→ **WHAT YOU HAVE TO DO**
Continue the article below about water intoxication and hyponatremia, starting right after its last sentence.

----- SOURCE TEXT

When Helen Trengove, a 61-year-old resident of Gold Coast in Australia, started off on a 14-day detox and cleanse health programme in October 2014, she did not expect to land in a coma. The programme included a regimen of drinking a litre of water every two hours. On her very first day, Trengove ingested five litres after which she felt light-headed and woozy.
Speaking to journalists later, Trengove and her husband described how she began to feel cold and nauseous and went to bed. She fell unconscious, started having spasms and was rushed to a hospital. She then fell into a coma that kept her in the intensive care unit for three days.
Trengove was diagnosed with hyponatremia, a condition in which sodium levels in the body are abnormally low. Sodium is an electrolyte that regulates the balance of water in the body. If a person drinks too much water, like Trengove did, it dilutes sodium in the body, causes cells to take up excess water and can lead to mild or life-threatening health conditions.
This water intoxication can actually cause the brain to swell, restricting a person’s ability to breath, possibly leading to unconsciousness and death. Water intoxication, even makes it to Discovery Life's show, Curious and Unusual Deaths.
In fact, even the much-touted “rule” for good health of drinking at least eight glasses of water a day can lead to hyponatremia. New research from the University of Melbourne and Monash University published in the Proceedings of the National Academy of Sciences confirms that the body has its own mechanism to regulate the intake of water and ensure that there is no excess. The study demonstrated the presence of “swallowing inhibition”, a hard-wired process in the human ody that kicks in after excess fluid has been drunk.

----------
----- ENTRIES SUPPLIED

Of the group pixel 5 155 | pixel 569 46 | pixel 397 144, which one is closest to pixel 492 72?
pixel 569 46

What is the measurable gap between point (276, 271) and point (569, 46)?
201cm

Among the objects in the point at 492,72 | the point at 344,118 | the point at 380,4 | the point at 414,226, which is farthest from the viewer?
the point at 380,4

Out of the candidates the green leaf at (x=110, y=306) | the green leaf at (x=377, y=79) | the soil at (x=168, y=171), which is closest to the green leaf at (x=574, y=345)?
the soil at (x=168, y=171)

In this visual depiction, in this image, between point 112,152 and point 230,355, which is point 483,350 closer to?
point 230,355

----------
----- ENTRIES SUPPLIED

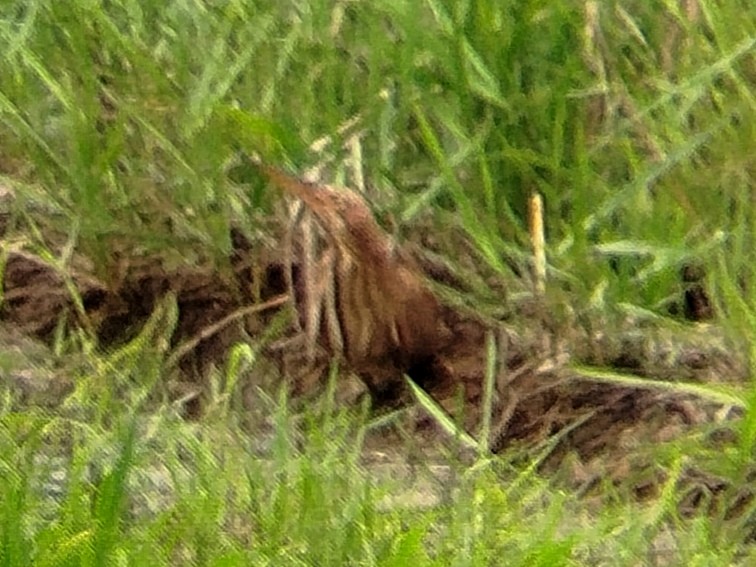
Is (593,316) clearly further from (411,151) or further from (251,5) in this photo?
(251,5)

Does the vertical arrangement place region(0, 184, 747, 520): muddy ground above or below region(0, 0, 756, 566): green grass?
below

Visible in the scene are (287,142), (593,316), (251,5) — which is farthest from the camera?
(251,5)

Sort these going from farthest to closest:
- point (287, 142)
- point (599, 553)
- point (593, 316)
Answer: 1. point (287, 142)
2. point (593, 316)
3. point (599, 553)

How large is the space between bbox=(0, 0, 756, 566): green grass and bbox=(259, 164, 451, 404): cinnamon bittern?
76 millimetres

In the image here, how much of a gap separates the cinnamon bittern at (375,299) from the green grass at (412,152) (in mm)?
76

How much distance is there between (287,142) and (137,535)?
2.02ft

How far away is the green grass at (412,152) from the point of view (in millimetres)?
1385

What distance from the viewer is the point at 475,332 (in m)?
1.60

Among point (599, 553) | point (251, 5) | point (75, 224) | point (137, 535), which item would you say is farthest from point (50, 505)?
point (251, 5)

----------
----- ENTRIES SUPPLIED

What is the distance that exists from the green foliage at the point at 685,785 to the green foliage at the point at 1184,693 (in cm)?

----------

→ **RESULT OF THE TASK**
The researchers used functional Magnetic Resonance Imaging to measure brain responses to swallowing efforts by participants when they were thirsty and again when they had had excess water. The results showed that there was a three-fold increase in the effort to swallow water in the second case, confirming the presence of swallowing inhibition.
Endurance athletes have often borne the worst of the “rules” of drinking water rather than listening to their bodies and their swallowing inhibitions. In 2014, a high school football player in the United States drank large amounts of water and Gatorade to alleviate cramps he experiences during practice. Media reports suggest that he drank about 15 litres of water by the end of the practice session. The boy collapsed after he reached home and dies a few days later in hospital.
Earlier research has shown that many long distance runners and cyclists while aware of the dangers of dehydration do not take care to avoid water intoxication. One study has even shows that 13% of Boston marathon runners experienced exercise-induced hyponatremia.